Sa session, There Must Be a Reason (Your Lover Tonight), une chanson extraite d’un nouvel album en cours d’enregistrement, est toute conçue à son image. Un dimanche, dans la « Petite Manille » de Beyrouth. Et pourquoi pas au Bouddha Bar ? « Ah, il a fermé... Bon, après le scandale raciste de l’été relayé par Zeid Hamdan -General Suleiman, Zeid and the Wings... si si, ma ghaiyro !- avec ces piscines privées interdites aux domestiques étrangères, j’avais envie de faire un clin d’œil à ces gens qui facilitent la vie des autres ». Le résultat est tout simplement ravissant.

The Wanton Bishops et Oak
ont beaucoup de points communs, à commencer par l’harmonica. L’instrument du voyageur-vagabond, dont la version moderne est l’œuvre d’un Bohémien nommé Richter. Et ce nomadisme leur va si bien. Et rien que pour ça, on est d’emblée conquis. Et rien qu’avec ça, le dépaysement est garanti. Ils ne sont pas les seuls musiciens « occidentaux » à Beyrouth, mais ils ont une « touch », a Western touch, singulière et touchante. Ils complètent l’offre déjà riche de la scène musicale de Beyrouth. D’autres groupes plein d’avenir existent dans notre pays. Des phénomènes se sont même imposés, au Liban et à l’étranger, par leur talent et leur originalité, comme Mashrou3 Leila (Raksit Leila). J’ai souhaité à travers ces quelques lignes rendre un humble hommage à tous ces acteurs, 100 % lebanese ou double-nationaux, de tous horizons et de tous styles, qui insufflent dans les poumons de Beyrouth, un air d’ailleurs, du Mississippi ou de l’Andalousie, de Buenos Aires ou de Paris, de Sydney ou d’Istanbul, du Caire ou de Londres. Ils nous rappellent que le Liban a toujours été ouvert au monde et à toutes les cultures, au croisement des civilisations et des tendances.

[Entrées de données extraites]
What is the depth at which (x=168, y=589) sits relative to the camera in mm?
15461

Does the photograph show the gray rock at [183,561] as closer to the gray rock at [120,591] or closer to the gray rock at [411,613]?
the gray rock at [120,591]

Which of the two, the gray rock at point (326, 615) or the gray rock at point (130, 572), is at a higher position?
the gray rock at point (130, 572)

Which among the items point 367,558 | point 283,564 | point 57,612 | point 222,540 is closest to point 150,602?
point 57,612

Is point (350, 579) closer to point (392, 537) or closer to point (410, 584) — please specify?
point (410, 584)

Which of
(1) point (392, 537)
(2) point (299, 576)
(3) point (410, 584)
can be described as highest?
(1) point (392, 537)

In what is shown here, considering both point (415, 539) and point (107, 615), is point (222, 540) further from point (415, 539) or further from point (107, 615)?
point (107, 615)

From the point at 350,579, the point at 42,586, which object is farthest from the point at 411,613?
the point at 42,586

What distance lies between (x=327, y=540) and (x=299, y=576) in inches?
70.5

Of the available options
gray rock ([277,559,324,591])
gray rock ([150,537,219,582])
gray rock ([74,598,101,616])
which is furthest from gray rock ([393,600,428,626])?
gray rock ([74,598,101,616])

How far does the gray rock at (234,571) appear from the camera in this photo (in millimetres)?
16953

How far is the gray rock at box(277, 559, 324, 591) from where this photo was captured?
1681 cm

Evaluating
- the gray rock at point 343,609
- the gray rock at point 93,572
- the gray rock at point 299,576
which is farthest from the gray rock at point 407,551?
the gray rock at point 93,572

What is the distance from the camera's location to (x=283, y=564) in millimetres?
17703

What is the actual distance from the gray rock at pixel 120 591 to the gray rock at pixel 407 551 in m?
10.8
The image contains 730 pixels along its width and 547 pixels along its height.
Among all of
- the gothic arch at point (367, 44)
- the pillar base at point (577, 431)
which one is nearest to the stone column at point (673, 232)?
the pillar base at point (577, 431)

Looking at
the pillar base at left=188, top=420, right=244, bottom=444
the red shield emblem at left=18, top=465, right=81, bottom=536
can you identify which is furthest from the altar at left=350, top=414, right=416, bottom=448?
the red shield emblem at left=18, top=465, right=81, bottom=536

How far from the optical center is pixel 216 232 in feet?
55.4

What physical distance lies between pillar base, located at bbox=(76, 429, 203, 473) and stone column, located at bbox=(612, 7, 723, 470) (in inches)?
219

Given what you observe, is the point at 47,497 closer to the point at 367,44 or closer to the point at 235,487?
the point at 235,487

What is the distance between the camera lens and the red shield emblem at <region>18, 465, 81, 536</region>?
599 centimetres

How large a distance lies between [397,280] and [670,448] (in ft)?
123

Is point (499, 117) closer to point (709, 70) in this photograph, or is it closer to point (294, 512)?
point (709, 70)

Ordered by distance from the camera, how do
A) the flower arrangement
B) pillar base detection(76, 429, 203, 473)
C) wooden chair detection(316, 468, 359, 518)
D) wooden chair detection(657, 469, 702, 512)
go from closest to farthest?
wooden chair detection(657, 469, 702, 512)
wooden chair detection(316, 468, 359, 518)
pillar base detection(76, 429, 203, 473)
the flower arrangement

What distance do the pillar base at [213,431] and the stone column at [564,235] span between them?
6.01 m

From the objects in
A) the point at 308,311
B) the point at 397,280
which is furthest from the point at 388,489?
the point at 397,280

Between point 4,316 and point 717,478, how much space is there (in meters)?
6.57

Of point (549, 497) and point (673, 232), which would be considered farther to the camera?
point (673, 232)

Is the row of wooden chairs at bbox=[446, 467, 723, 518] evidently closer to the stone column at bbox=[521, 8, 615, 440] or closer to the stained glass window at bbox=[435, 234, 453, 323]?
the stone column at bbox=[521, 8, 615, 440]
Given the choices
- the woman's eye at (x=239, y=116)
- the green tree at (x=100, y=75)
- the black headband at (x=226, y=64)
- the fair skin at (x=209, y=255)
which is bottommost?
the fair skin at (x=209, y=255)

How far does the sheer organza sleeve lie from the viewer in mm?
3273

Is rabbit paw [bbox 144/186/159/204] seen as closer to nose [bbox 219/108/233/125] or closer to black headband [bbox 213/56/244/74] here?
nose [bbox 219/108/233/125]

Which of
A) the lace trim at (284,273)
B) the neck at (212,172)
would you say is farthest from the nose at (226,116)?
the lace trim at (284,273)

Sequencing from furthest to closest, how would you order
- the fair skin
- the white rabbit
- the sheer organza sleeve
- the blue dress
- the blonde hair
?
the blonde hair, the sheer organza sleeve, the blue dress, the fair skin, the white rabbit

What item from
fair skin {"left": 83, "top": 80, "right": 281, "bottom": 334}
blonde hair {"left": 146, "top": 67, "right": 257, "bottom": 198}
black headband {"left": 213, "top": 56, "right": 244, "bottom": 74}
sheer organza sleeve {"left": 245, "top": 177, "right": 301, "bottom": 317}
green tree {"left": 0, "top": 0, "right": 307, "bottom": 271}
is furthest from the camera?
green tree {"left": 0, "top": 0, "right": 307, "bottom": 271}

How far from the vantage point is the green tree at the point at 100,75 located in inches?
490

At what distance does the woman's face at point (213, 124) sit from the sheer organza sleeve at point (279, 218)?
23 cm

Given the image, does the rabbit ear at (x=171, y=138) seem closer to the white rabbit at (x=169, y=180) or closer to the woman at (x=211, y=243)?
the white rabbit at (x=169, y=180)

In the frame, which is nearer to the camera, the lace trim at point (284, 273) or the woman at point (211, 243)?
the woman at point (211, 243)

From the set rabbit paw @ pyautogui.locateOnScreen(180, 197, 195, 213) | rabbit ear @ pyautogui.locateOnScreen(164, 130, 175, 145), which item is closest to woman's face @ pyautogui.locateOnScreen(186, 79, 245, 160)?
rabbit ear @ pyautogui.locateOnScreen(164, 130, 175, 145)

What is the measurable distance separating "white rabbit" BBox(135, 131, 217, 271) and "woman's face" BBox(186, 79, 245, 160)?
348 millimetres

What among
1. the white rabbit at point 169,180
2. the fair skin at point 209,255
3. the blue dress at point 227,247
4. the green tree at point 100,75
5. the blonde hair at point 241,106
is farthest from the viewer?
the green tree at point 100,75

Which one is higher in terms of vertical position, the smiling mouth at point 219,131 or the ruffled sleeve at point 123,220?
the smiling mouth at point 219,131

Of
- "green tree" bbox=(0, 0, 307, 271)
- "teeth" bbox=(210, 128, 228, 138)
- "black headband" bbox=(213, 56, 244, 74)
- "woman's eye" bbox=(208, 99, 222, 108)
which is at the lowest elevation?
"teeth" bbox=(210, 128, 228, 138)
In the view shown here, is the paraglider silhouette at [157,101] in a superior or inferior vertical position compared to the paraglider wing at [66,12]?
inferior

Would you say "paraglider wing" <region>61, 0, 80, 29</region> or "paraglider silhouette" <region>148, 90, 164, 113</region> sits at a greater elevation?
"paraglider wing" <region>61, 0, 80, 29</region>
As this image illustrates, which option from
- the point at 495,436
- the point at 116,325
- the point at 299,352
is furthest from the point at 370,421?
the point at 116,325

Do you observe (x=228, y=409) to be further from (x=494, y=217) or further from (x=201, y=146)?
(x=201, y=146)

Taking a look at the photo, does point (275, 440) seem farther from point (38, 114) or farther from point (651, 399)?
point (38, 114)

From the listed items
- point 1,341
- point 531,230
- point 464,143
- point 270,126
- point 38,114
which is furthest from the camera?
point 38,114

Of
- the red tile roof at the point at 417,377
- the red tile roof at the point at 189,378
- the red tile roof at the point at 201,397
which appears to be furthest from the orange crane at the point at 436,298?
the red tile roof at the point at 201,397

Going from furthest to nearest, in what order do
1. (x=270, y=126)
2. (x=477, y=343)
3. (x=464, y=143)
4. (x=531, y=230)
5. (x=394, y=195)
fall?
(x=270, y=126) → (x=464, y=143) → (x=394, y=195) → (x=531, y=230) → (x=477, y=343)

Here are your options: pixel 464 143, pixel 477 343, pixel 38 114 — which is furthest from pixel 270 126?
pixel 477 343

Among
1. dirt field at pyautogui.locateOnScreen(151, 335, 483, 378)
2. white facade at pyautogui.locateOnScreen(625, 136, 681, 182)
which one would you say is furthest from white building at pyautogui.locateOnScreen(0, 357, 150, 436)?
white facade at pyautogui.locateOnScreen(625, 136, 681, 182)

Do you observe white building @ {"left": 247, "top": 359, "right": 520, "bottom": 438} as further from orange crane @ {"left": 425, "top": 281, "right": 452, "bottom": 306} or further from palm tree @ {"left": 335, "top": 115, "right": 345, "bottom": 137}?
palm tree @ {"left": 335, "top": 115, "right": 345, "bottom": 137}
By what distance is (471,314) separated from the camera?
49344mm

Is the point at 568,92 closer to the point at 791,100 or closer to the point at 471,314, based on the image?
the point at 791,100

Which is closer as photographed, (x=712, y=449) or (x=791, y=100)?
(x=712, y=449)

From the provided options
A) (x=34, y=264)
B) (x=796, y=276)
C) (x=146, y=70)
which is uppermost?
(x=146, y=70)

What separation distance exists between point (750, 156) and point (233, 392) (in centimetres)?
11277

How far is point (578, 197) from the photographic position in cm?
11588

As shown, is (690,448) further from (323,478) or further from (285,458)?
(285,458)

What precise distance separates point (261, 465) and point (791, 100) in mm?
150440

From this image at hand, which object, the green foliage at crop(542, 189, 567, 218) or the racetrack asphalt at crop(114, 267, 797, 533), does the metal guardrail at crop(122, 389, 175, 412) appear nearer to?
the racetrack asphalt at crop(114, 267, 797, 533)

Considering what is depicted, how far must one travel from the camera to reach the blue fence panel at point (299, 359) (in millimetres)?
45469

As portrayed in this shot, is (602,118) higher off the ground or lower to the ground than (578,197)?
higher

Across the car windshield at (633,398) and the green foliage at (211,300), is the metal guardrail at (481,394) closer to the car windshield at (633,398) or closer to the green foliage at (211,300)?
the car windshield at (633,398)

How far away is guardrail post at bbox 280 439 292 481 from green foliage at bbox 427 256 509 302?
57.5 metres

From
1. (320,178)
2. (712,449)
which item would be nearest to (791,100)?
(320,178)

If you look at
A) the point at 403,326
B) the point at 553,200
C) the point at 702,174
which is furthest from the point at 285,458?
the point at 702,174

● **Consignes à suivre**
**a.** Filtre les lignes ci-dessus en gardant seulement celles où figure la chaîne « vertical », en tenant compte des majuscules et des minuscules.
**b.** Reprends le texte sur la scène musicale de Beyrouth et poursuis-le à partir de sa dernière phrase.

● **Réponses**
**a.**
Which one is higher in terms of vertical position, the smiling mouth at point 219,131 or the ruffled sleeve at point 123,220?
In the view shown here, is the paraglider silhouette at [157,101] in a superior or inferior vertical position compared to the paraglider wing at [66,12]?

**b.**
Deux dernières choses. Si vous tenez à l’art, soutenez-les artistes. N’hésitez pas à liker leur page Facebook et à acheter leurs œuvres online bien qu’elles soient disponibles gratuitement, car il ne faut pas croire, même les artistes ne vivent pas d’amour et d’eau fraîche ! Je sais, je vous balance la vérité crue et je vous choque. Et je ne vais pas m’arrêter en si bon chemin, j’en remets une couche, même deux : le père Noel n’existe pas et Michel Hayék est une ordure ! Enfin, si vous souhaitez vous rendre à Sin el-Fil tout à l'heure apprenez ces deux phrases par cœur. Elles vous seront d’une grande utilité.  C’est le code de déchiffrage de votre soirée. Pour l’ouverture d’Oak : « No police and no decrees, no calendars and no agendas, no more street signs, free of the ground, let me be now, one of those who fly. » Pour la cloture des Wanton Bishops : « I cleaned up my act, for judgment day, Lord have mercy, pray for me pray. » Et comme la fin du monde a été reporté à une date ultérieure, avec de bonnes chances qu’elle ait lieu un jour grâce aux 19 000 têtes nucléaires qui nous restent et à celles en cours de fabrication par les Ahmadinejad & Co, soyez sans crainte vous pouvez encore acheter votre billet pour ce soir, votre (future) belle-mère s’en remettra et sa Mloukhiyé attendra. En y allant soyez-en sûrs, Oak et les Wanton Bishops, ont la capacité d’envoyer les gourous de la Méditation transcendantale se confier sur le divan d’un psy et les Mayas se faire voir chez les Grecs. Vous m’en direz des nouvelles au retour. Et au passage, passez de bonnes fêtes ! Mais au fait, Is there anybody out there ?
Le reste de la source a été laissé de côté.